Characterisation of groundwater recharge conditions and flow mechanisms in bedrock aquifers of the Johannesburg area, South Africa

Groundwater is the major source of water and a critical resource for socioeconomic development in semi-arid environments like the Johannesburg area. Environmental isotopes are employed in this study to characterise groundwater recharge and flow mechanisms in the bedrock aquifers of Johannesburg, which is known for polluted surface water. With the exception of boreholes near the Hartbeespoort Dam, groundwater in the study area was derived from meteoric water that has undergone some degree of evaporation before recharge, possibly via diffuse mechanisms. Boreholes that tap groundwater from the Transvaal Supergroup Formation show depletion in O-18 and H-2 values.
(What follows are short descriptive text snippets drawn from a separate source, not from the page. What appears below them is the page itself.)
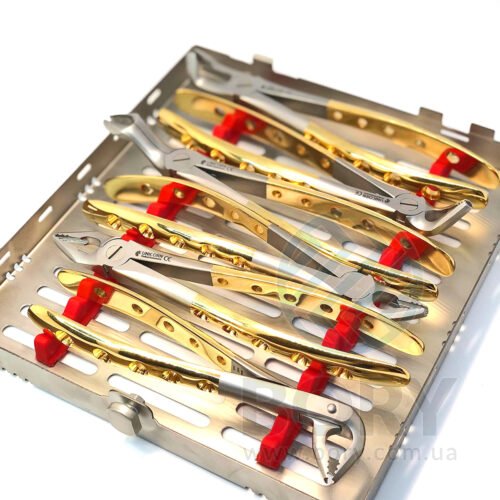 Набір щипців для видалення 6шт з боксом Atraumatic Extraction Forceps Set of 6pcs with Box UNICORN Medical Instruments
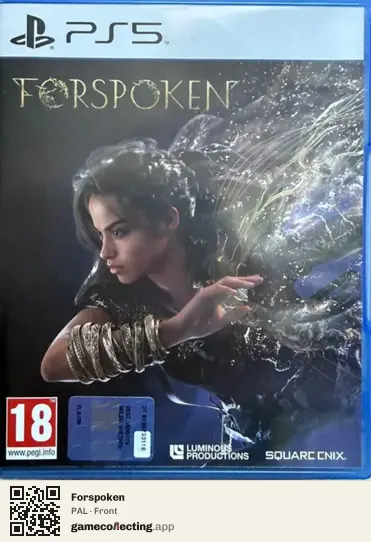 Forspoken PlayStation 5, PAL box front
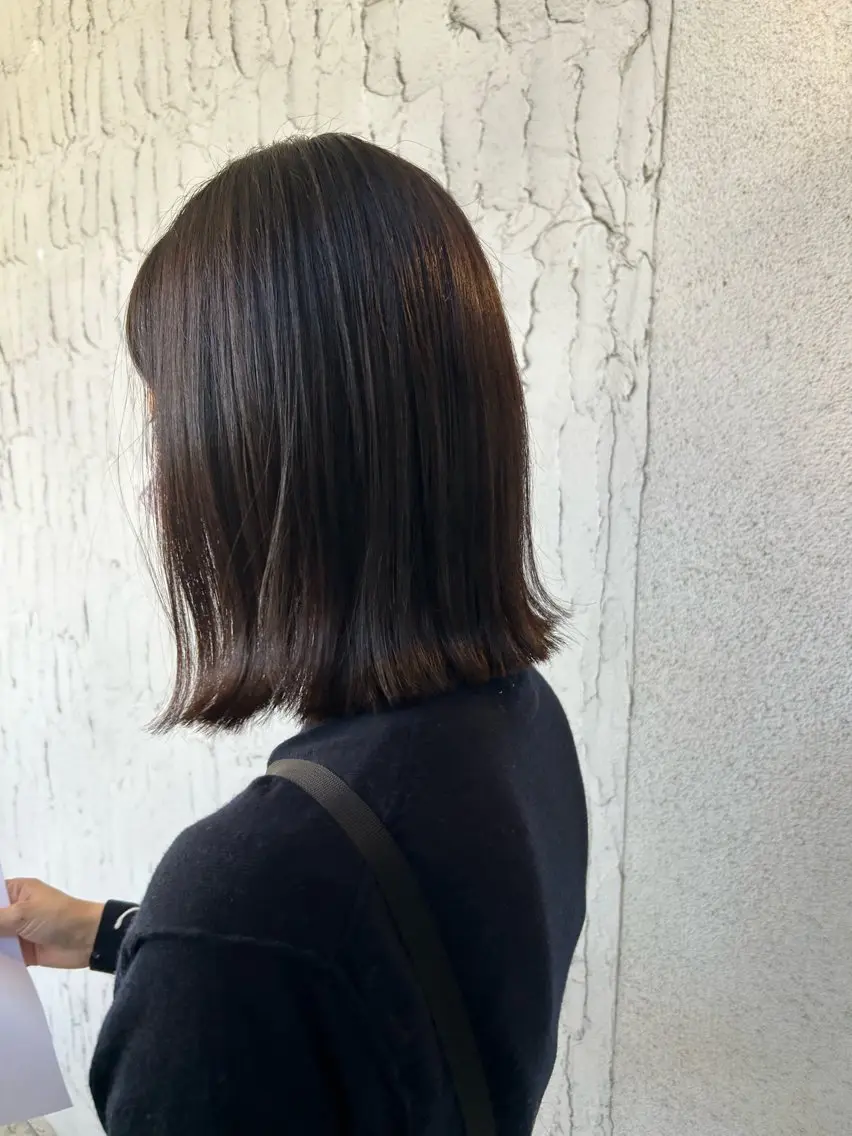 ミディアム ボブ 本澤 朋香のヘアスタイル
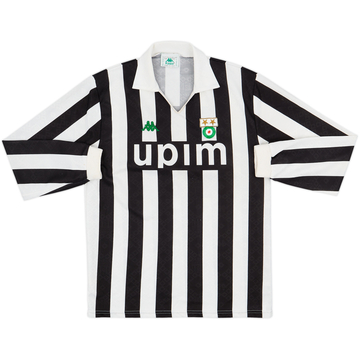 1991-92 Juventus Home L/S Shirt - 8/10 - (L)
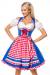 Unterbrustdirndl mit Karoschürze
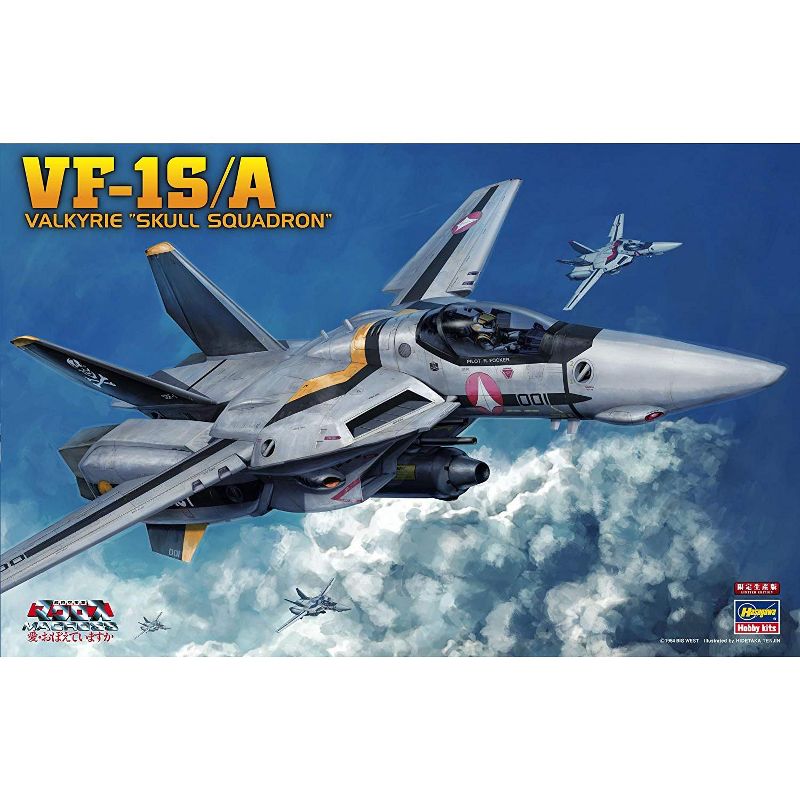 Hasegawa Macross VF-1S/A Valkyrie Skull Platoon Squadron 1/48 Model Kit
This is attributed to diffuse recharge through weathering fractures at high elevation that are undergoing deep circulation or recharge from depleted rainfall from the high-latitude moisture sources. The influence of focused recharge from the Hartbeespoort Dam was observed in the boreholes north of the dam, possibly as a result of the north-south trending fault lines and the north-dipping fractures in the bedding planes of quartzites. This is also supported by a reservoir water budget method which indicated a mean annual net flux of 2,084,131m(3) from Hartbeespoort Dam recharging groundwater per annum. Using tritium in the dam and boreholes located at 750m and 5400m downstream, average groundwater flow velocity was estimated as 202m/year. An open system was observed in shale, andesite and granitic-gneiss aquifers indicating soil CO2 as a dominant source of carbon (C-13) in groundwater. A closed system was also observed in dolomitic aquifers indicating carbonate dissolution as the predominant source of carbon.